Department of Radiology, Charité - Universitätsmedizin Berlin, Campus Mitte, Humboldt - Universität zu Berlin, Freie Universität Berlin, Berlin, Germany.
Department of Rheumatology, Charité - Universitätsmedizin Berlin, Campus Mitte, Humboldt - Universität zu Berlin, Freie Universität Berlin, Berlin, Germany.
Skeletal Radiol. 2021 Jan;50(1):59-68. doi: 10.1007/s00256-020-03526-5. Epub 2020 Jun 30.
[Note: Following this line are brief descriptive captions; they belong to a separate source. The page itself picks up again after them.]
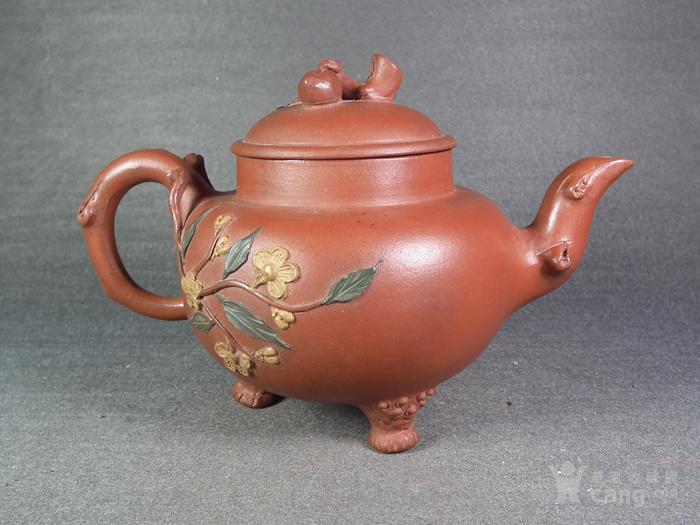 红泥紫砂堆塑花卉仙桃三足大茶壶图2
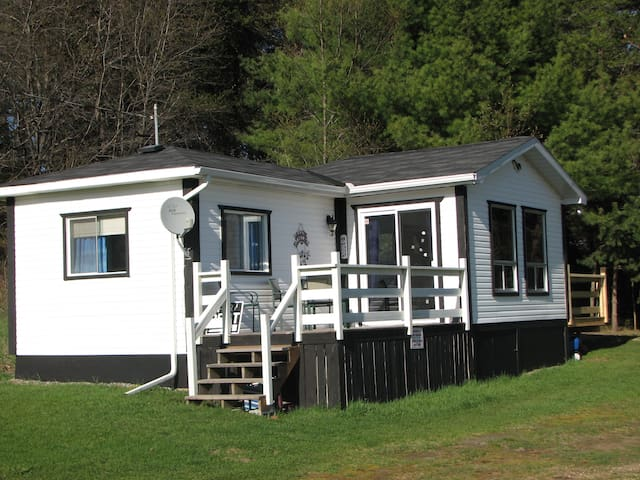 The Loon Cottage...your cozy getaway on the lake! - Otter Lake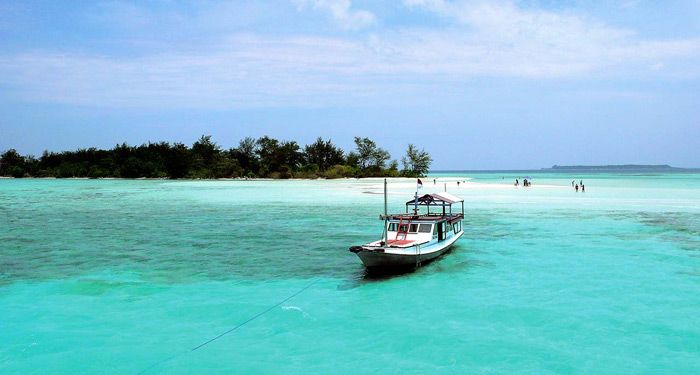 Daya tarik yang dimiliki Karimunjawa dalam keindahan lautan Indonesia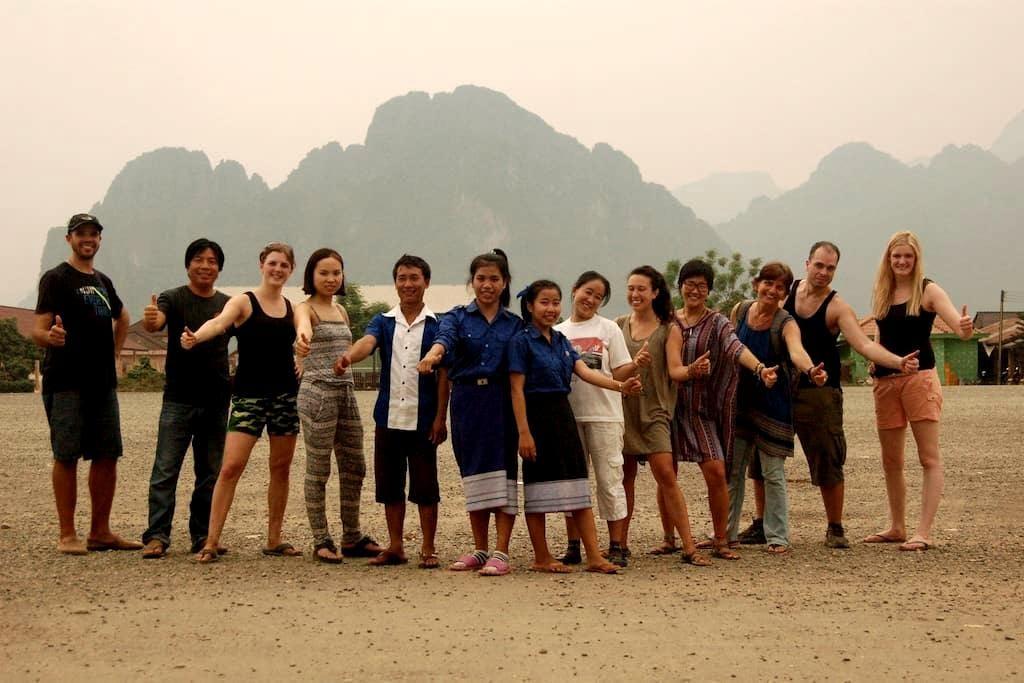 Homestay with non-profit organization (shared 4a) - Vang Vieng - Haus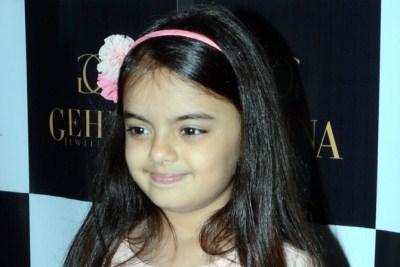 Biodata Ruhanika Dhawan (Pemeran Ruhi)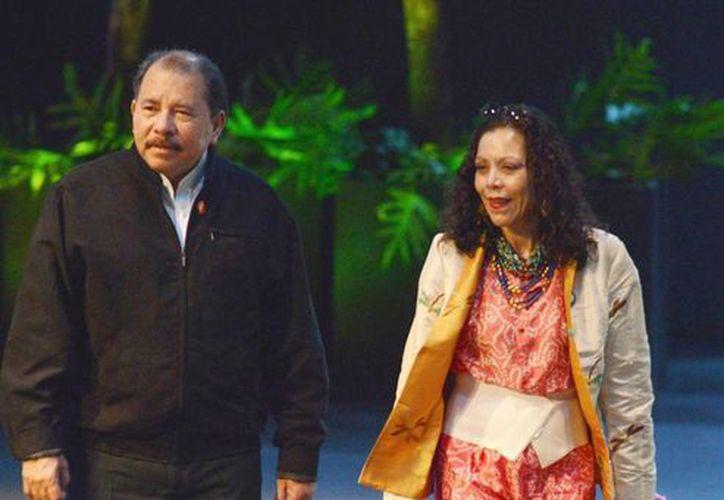 Daniel Ortega impulsa una reforma a la Constitución para reelegirse en la presidencia de Nicaragua. En la foto acompañado de su esposa  Rosario Murillo a su llegada a un evento en Cuba. (Agencias)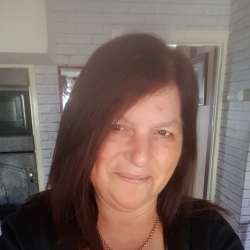 Birute is looking for singles for a date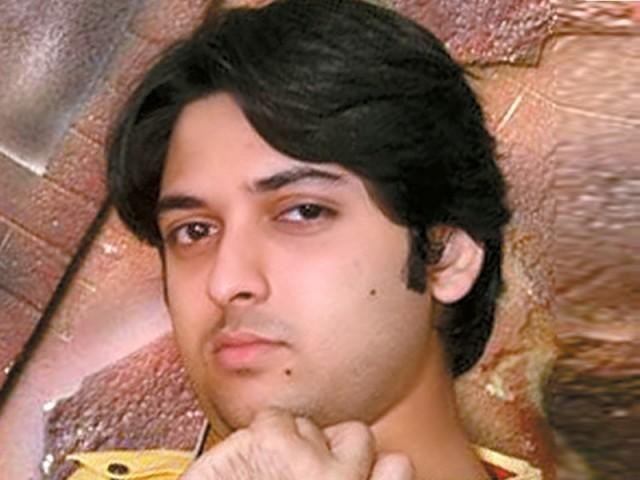 ندیم عباس کی آواز میں غریب بچوں کے لیے خصوصی گیت ریکارڈ - ایکسپریس اردو - 88872-NadeemAbbasPhotoFile-1360438033-776-640x480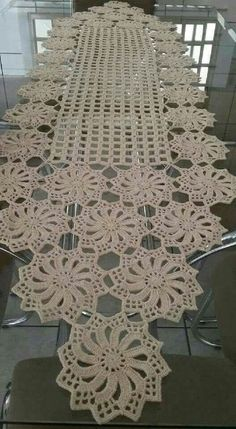 Free Patterns Archives - Beautiful Crochet Patterns and Knitting Patterns Filet Crochet, Crochet Diy, Crochet Chart, Crochet Home, Thread Crochet, Vintage Crochet, Crochet Ideas, Crochet Table Runner Pattern, Crochet Doily Patterns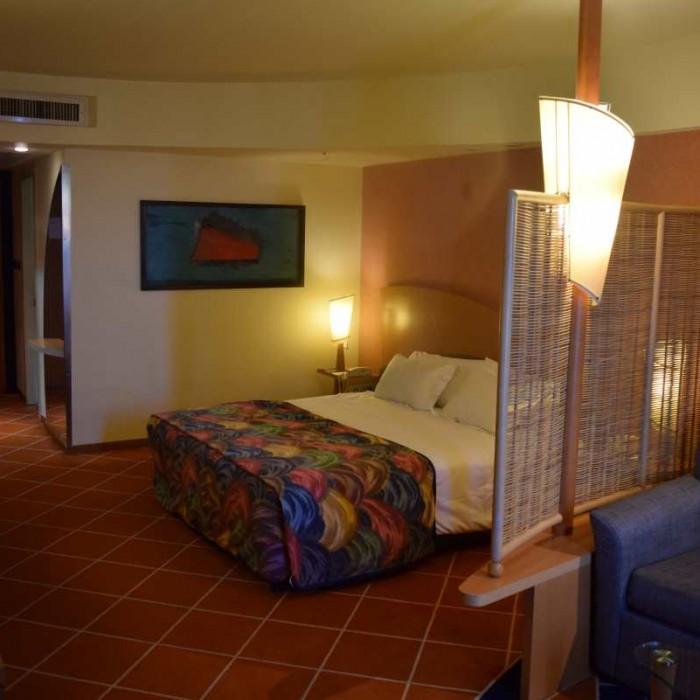 החדר בלילה מלון דן אילת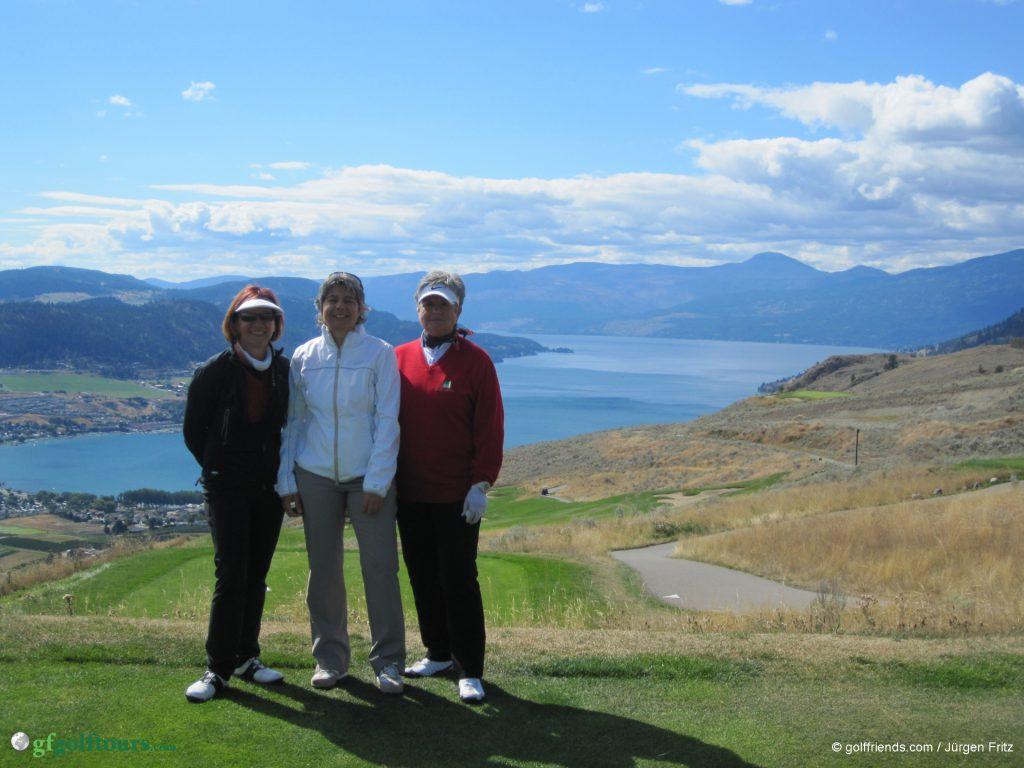 Blick auf Vernon und den 120 km langen Okanagan Lake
To evaluate the performance of dynamic contrast-enhanced CT (DCE-CT) in detecting and quantitatively assessing perfusion parameters in patients with arthritis of the hand compared with dynamic contrast-enhanced MRI (DCE-MRI) as a standard of reference.
In this IRB-approved randomized prospective single-centre study, 36 consecutive patients with suspected rheumatoid arthritis underwent DCE-CT (320-row, tube voltage 80 kVp, tube current 8.25 mAs) and DCE-MRI (1.5 T) of the hand. Perfusion maps were calculated separately for mean transit time (MTT), time to peak (TTP), relative blood volume (rBV), and relative blood flow (rBF) using four different decomposition techniques. Region of interest (ROI) analysis was performed in metacarpophalangeal joints II-V and in the wrist. Pairs of perfusion parameters in DCE-CT and DCE-MRI were compared using a two-tailed t test for paired samples and interpreted for effect size (Cohen's d). According to the Rheumatoid Arthritis Magnetic Resonance Imaging Score (RAMRIS) scoring results, differentiation of synovitis-positive and synovitis-negative joints with both modalities was assessed with the independent t test.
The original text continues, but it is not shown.